>>>>>

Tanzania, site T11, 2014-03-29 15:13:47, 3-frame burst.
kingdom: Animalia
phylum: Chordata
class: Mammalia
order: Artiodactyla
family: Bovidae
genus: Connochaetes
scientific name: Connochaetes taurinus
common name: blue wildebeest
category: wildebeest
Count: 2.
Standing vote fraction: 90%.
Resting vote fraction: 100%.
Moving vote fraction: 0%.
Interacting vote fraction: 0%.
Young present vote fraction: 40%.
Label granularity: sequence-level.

<<<<<
>>>>>

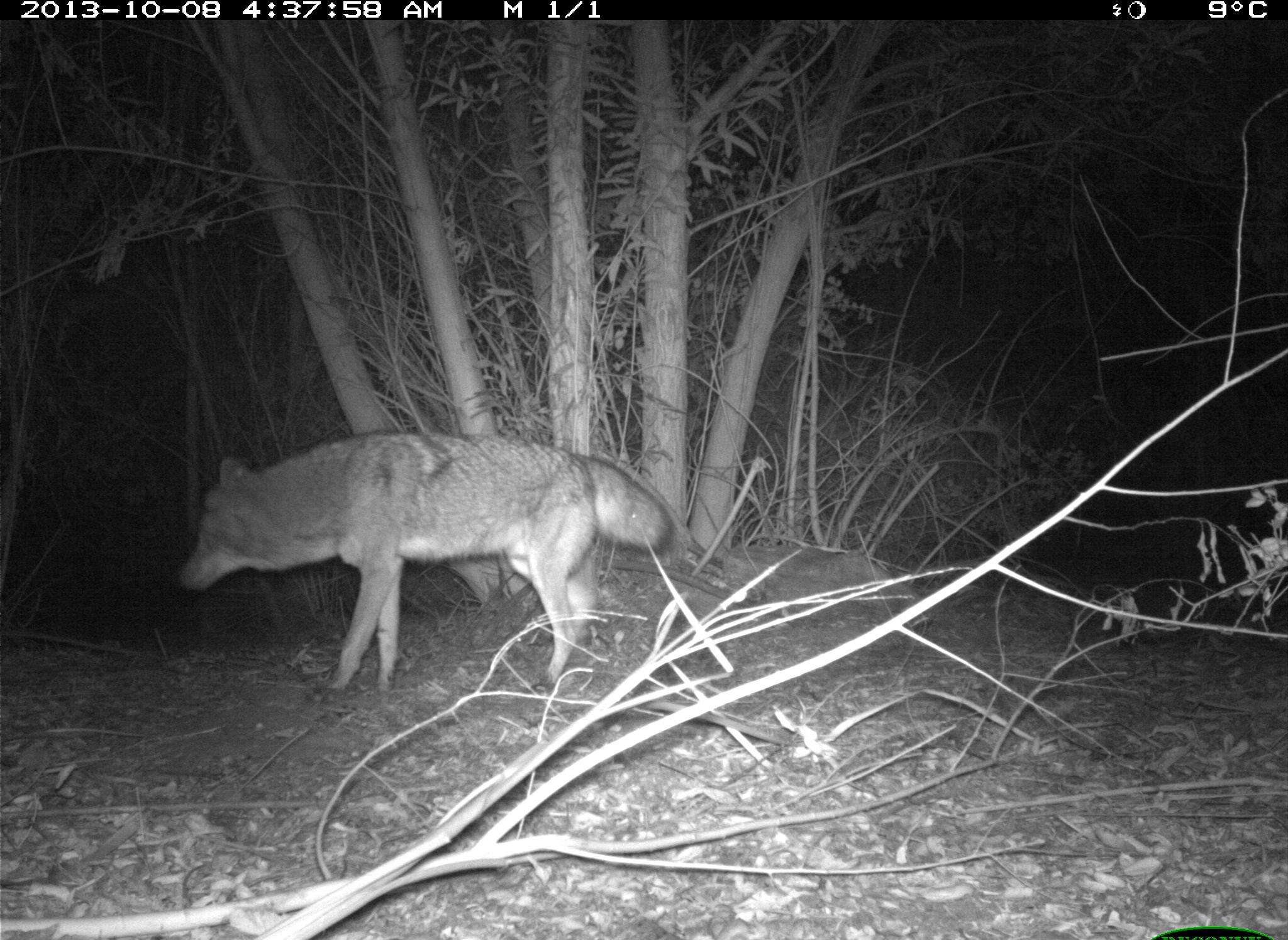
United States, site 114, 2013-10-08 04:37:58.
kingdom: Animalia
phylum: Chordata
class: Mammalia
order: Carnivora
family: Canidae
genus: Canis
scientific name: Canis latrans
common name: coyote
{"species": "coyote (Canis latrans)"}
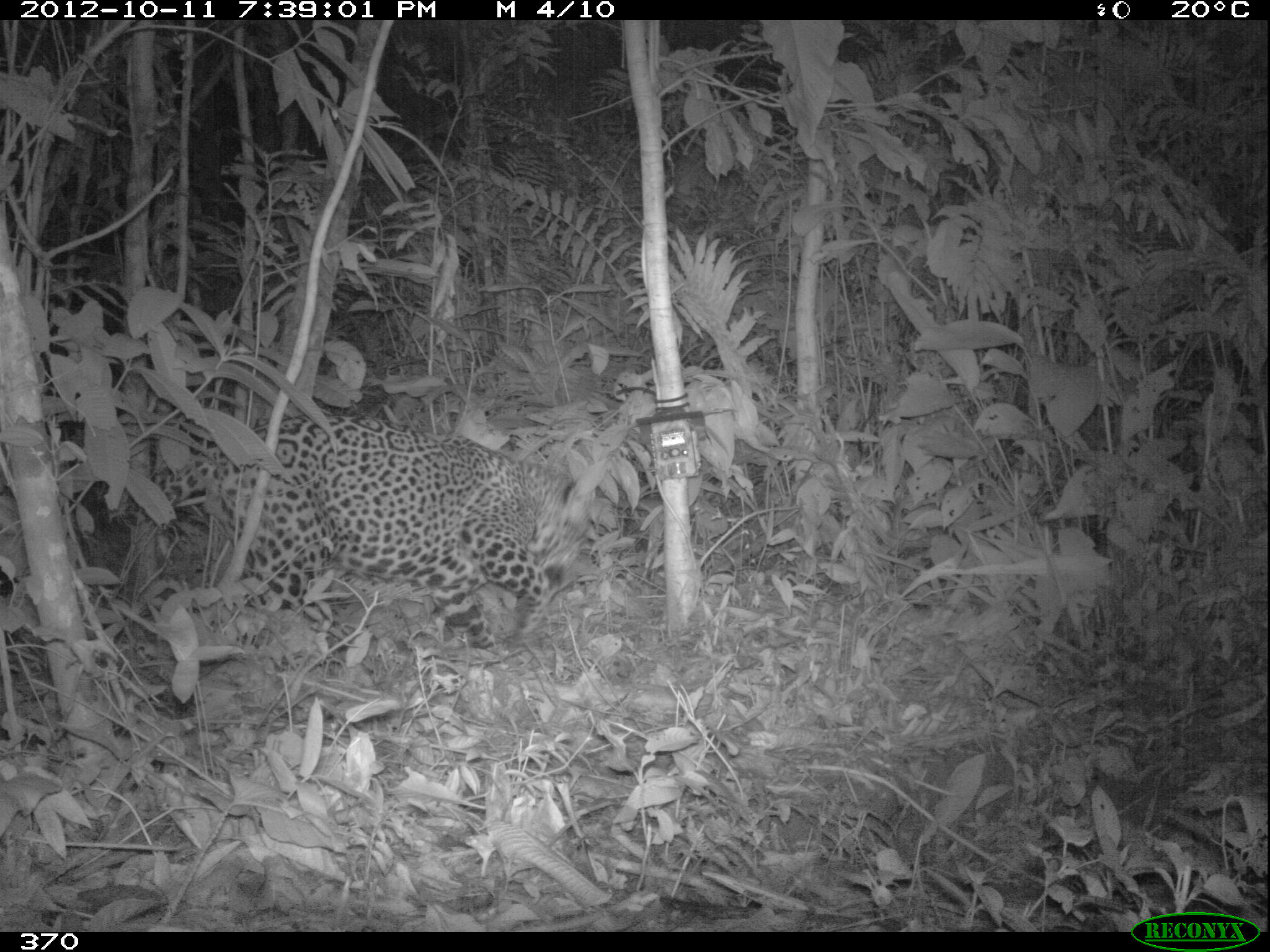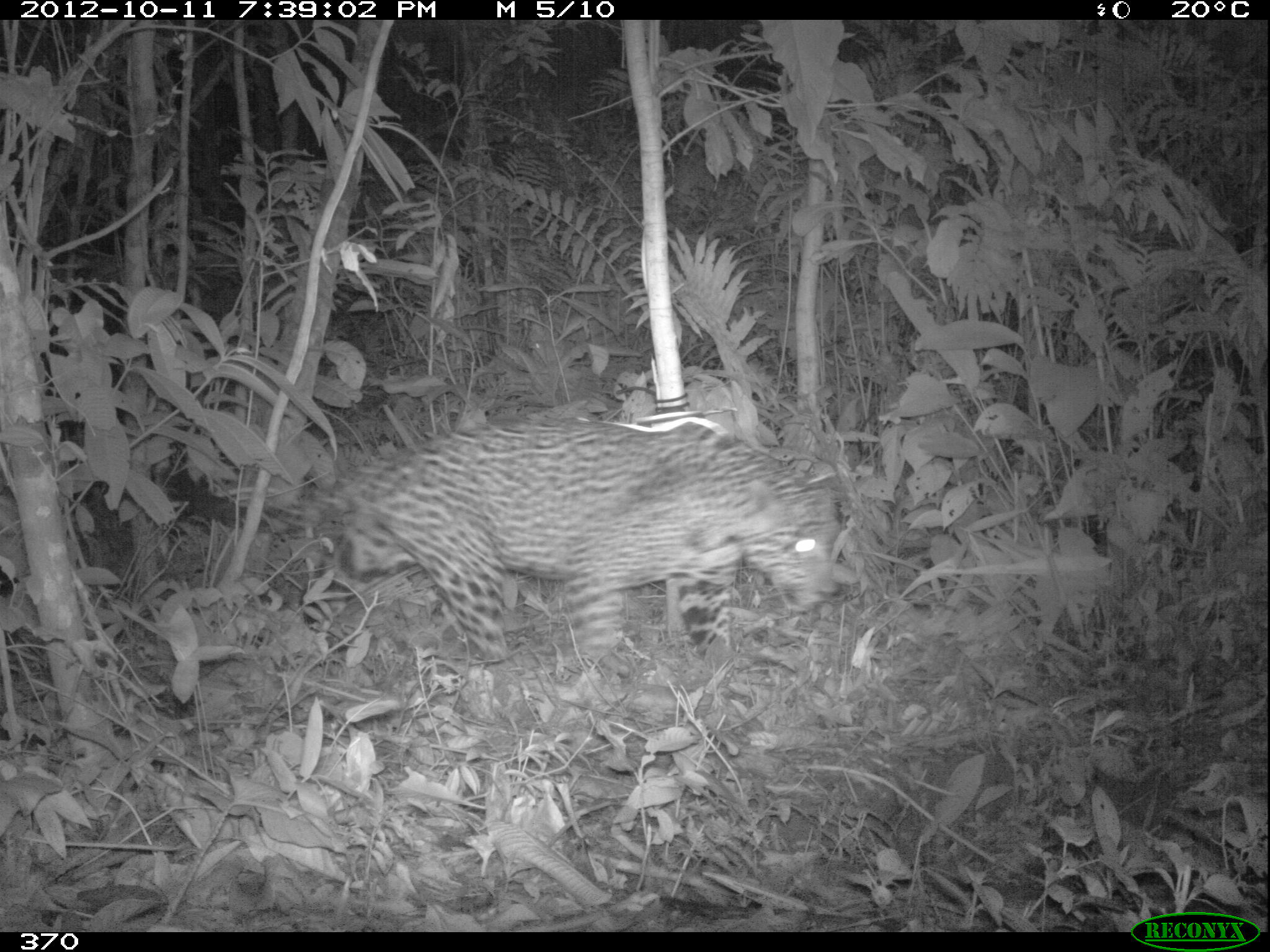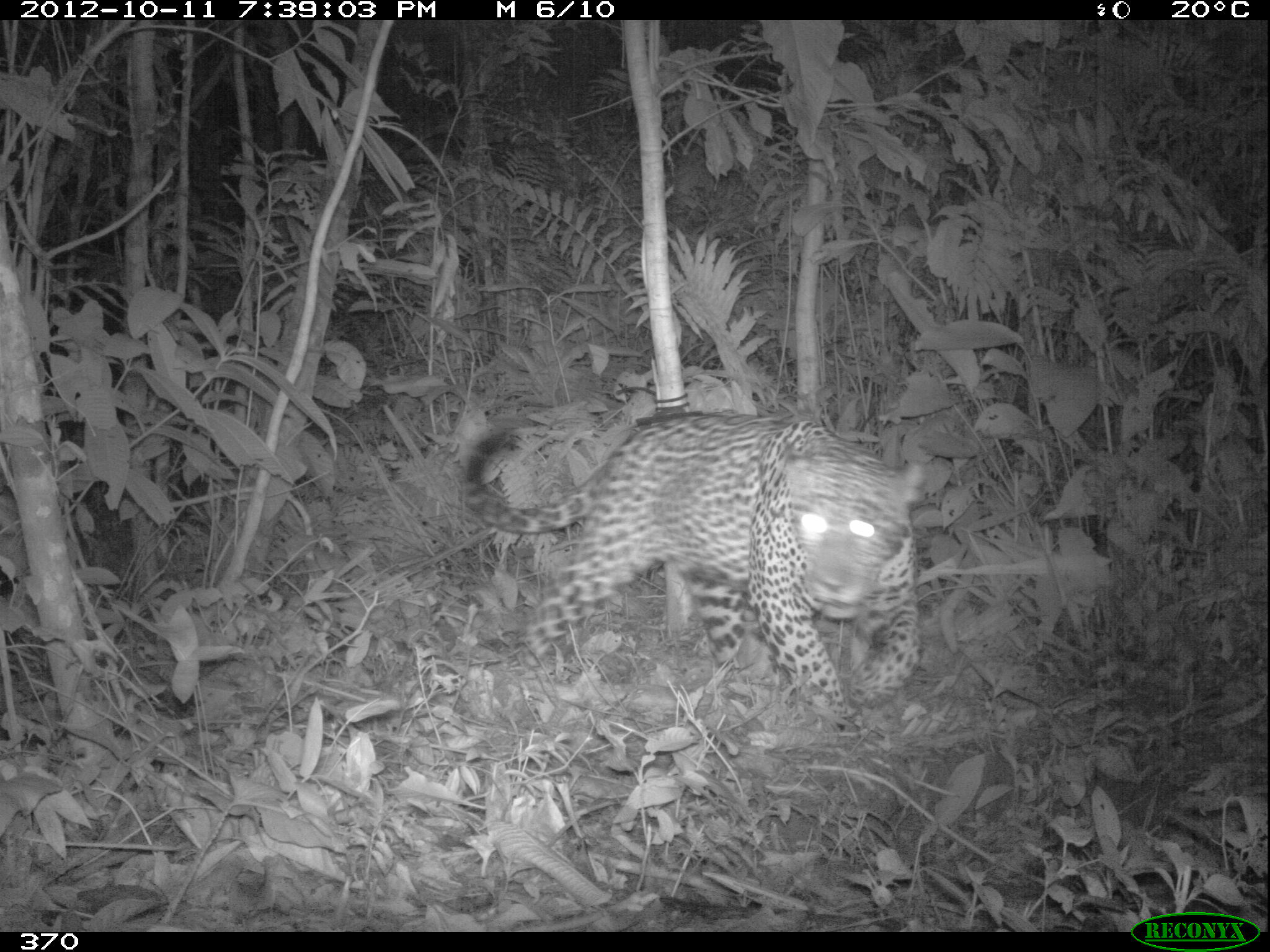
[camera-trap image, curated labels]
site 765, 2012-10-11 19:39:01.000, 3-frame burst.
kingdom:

<<<<<

**TASK BRIEF**
Print again the lines of the entries above that fall between the line holding "Tanzania, site T11, 2014-03-29" and the line holding "Label granularity: sequence-level.", inclusive, exactly as they stand.

**SOLUTION TO THIS PROBLEM**
Tanzania, site T11, 2014-03-29 15:13:47, 3-frame burst.
kingdom: Animalia
phylum: Chordata
class: Mammalia
order: Artiodactyla
family: Bovidae
genus: Connochaetes
scientific name: Connochaetes taurinus
common name: blue wildebeest
category: wildebeest
Count: 2.
Standing vote fraction: 90%.
Resting vote fraction: 100%.
Moving vote fraction: 0%.
Interacting vote fraction: 0%.
Young present vote fraction: 40%.
Label granularity: sequence-level.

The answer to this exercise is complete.